— start of RECORDS PROVIDED —

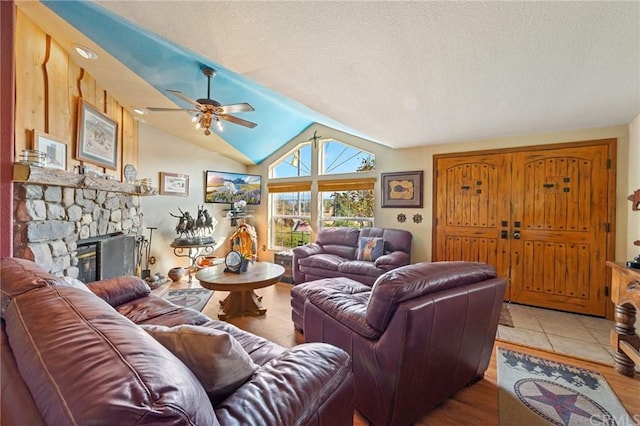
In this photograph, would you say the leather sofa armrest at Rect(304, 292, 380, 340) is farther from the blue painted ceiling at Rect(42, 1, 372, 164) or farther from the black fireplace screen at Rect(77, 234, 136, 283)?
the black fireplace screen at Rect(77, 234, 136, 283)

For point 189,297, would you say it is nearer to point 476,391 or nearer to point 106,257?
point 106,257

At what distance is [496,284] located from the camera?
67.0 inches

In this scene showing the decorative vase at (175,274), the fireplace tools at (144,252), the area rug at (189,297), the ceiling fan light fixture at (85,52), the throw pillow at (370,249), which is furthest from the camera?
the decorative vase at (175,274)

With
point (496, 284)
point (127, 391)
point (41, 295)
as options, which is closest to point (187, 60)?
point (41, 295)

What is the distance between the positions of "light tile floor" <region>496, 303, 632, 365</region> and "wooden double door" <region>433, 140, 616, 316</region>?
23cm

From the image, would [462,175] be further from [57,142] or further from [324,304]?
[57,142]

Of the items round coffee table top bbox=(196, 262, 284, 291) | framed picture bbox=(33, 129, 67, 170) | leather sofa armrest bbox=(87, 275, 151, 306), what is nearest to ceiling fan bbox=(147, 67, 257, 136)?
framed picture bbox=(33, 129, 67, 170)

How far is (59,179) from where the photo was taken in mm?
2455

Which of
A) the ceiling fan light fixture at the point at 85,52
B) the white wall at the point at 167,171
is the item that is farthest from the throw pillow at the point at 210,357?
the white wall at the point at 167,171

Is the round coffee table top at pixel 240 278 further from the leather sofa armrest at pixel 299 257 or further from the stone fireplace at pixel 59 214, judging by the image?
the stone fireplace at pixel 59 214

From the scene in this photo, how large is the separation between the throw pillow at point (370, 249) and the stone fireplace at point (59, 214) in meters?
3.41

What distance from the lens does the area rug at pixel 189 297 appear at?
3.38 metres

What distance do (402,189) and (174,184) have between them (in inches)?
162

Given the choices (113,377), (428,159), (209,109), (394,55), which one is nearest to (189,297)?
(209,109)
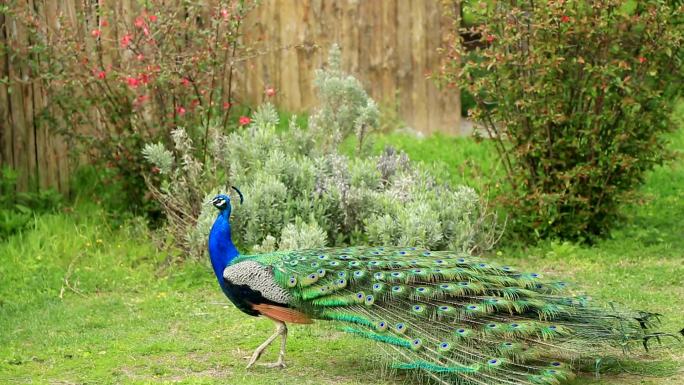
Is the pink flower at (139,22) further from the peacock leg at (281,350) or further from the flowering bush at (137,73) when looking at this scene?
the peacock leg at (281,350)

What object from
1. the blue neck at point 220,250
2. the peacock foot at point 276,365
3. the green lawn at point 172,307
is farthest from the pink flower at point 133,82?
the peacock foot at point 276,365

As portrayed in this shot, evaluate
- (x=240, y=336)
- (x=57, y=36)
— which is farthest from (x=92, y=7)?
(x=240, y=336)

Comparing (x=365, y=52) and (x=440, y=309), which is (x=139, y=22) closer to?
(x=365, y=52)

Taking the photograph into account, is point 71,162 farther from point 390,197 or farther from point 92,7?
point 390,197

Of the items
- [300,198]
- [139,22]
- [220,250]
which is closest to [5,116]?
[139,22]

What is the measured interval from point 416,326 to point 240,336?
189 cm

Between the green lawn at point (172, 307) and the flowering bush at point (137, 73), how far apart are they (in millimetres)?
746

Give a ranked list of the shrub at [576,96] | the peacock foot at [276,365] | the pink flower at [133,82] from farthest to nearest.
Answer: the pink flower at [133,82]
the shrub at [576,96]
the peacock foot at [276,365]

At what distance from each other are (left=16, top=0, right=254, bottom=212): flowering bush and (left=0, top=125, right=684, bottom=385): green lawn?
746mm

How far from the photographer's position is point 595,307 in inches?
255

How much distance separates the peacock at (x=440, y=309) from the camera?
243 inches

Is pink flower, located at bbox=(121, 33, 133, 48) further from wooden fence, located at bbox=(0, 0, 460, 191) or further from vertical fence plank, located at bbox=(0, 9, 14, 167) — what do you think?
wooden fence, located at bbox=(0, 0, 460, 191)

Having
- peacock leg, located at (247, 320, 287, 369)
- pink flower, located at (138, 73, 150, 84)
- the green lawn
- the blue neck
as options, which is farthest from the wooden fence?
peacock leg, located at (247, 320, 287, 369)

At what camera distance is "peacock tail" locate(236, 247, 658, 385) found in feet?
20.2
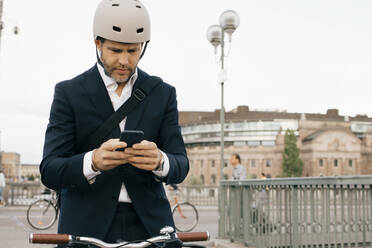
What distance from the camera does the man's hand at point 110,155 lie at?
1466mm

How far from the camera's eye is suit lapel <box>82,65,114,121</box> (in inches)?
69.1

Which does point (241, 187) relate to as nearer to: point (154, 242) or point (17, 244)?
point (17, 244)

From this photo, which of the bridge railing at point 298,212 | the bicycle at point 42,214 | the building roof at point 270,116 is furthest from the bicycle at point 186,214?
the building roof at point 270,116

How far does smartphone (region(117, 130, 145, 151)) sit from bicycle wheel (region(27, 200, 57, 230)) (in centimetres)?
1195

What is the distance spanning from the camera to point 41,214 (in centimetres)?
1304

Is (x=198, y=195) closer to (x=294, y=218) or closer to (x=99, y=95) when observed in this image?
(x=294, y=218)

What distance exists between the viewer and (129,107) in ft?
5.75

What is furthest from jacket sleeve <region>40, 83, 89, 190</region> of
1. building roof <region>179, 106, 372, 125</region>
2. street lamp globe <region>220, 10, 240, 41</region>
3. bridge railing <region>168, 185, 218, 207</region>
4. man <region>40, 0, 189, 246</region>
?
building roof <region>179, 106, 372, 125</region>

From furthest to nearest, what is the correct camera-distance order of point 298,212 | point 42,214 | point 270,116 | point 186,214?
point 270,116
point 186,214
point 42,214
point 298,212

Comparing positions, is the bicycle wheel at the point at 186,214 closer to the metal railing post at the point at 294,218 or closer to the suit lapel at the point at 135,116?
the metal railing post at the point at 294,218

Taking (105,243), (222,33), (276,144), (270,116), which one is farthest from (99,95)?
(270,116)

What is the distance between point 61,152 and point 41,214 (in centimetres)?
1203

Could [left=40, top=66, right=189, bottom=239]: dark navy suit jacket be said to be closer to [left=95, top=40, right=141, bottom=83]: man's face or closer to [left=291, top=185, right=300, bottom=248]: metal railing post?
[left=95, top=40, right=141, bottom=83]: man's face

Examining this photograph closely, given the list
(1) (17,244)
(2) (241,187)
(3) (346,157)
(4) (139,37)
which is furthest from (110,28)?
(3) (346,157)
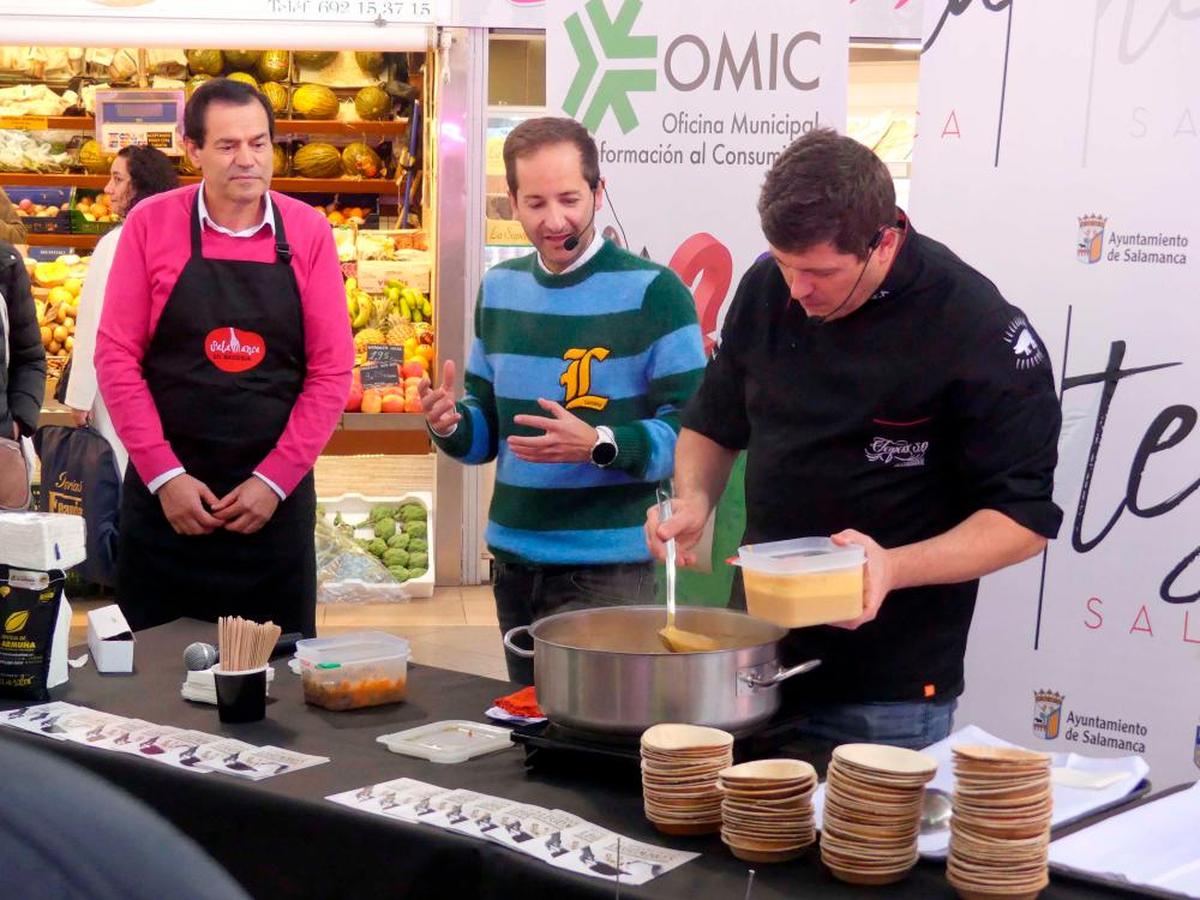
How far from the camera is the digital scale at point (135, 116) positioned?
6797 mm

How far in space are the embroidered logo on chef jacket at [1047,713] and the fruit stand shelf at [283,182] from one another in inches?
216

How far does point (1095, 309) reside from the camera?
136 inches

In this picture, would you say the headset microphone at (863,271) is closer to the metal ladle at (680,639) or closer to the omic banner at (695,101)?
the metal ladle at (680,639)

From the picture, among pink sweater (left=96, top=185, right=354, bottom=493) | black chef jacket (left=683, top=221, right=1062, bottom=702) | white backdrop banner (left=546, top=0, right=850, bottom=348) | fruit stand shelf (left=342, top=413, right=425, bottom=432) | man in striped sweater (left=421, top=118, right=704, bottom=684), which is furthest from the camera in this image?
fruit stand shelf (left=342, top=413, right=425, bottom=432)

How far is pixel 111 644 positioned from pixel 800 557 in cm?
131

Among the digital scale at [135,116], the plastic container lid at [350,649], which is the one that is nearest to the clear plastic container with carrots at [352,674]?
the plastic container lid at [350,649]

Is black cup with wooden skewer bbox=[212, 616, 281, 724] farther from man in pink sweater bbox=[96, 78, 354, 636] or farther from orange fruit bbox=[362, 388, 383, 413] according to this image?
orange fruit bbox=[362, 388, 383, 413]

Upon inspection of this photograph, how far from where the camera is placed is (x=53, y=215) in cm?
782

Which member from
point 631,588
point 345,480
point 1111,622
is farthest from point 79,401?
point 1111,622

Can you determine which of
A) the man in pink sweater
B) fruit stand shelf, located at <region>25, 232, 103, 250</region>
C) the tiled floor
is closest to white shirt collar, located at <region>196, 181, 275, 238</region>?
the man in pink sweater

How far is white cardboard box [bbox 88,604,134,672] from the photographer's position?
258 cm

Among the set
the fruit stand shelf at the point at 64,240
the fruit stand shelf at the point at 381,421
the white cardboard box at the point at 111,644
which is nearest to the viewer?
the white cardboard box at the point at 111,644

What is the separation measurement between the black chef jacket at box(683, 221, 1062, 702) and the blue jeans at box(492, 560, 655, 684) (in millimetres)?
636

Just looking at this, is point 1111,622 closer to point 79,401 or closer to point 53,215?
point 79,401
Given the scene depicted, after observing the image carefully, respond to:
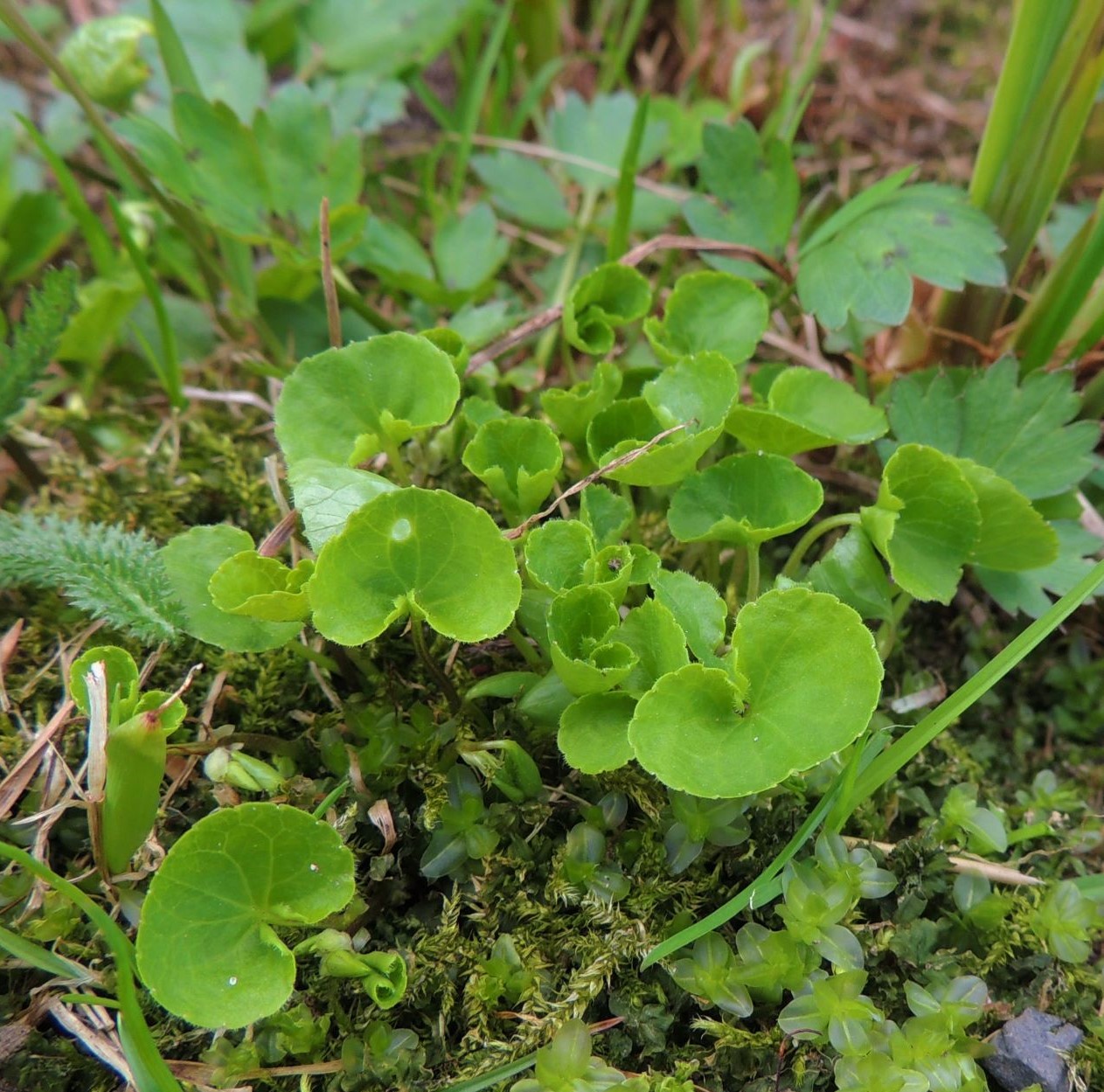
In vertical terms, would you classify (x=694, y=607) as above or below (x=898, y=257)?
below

— end of RECORDS PROVIDED —

* EXERCISE INSTRUCTIONS: Write out an exact reproduction of the lines from the line that holds "Among the set" to the bottom of the listing above, both ends included. Exclude pictures.

* COMPLETED EXERCISE:
Among the set
the fruit stand shelf at the point at 64,240
the fruit stand shelf at the point at 381,421
the white cardboard box at the point at 111,644
which is nearest to the viewer?
the white cardboard box at the point at 111,644

What is the separation measurement between the black chef jacket at box(683, 221, 1062, 702) and the blue jeans at box(492, 560, 655, 684) (in millimetres)?
636

Just looking at this, is point 1111,622 closer to point 79,401 or closer to point 53,215?
point 79,401
Given the scene depicted, after observing the image carefully, respond to:
In vertical terms, would you classify (x=694, y=607) as above or below (x=898, y=257)?
below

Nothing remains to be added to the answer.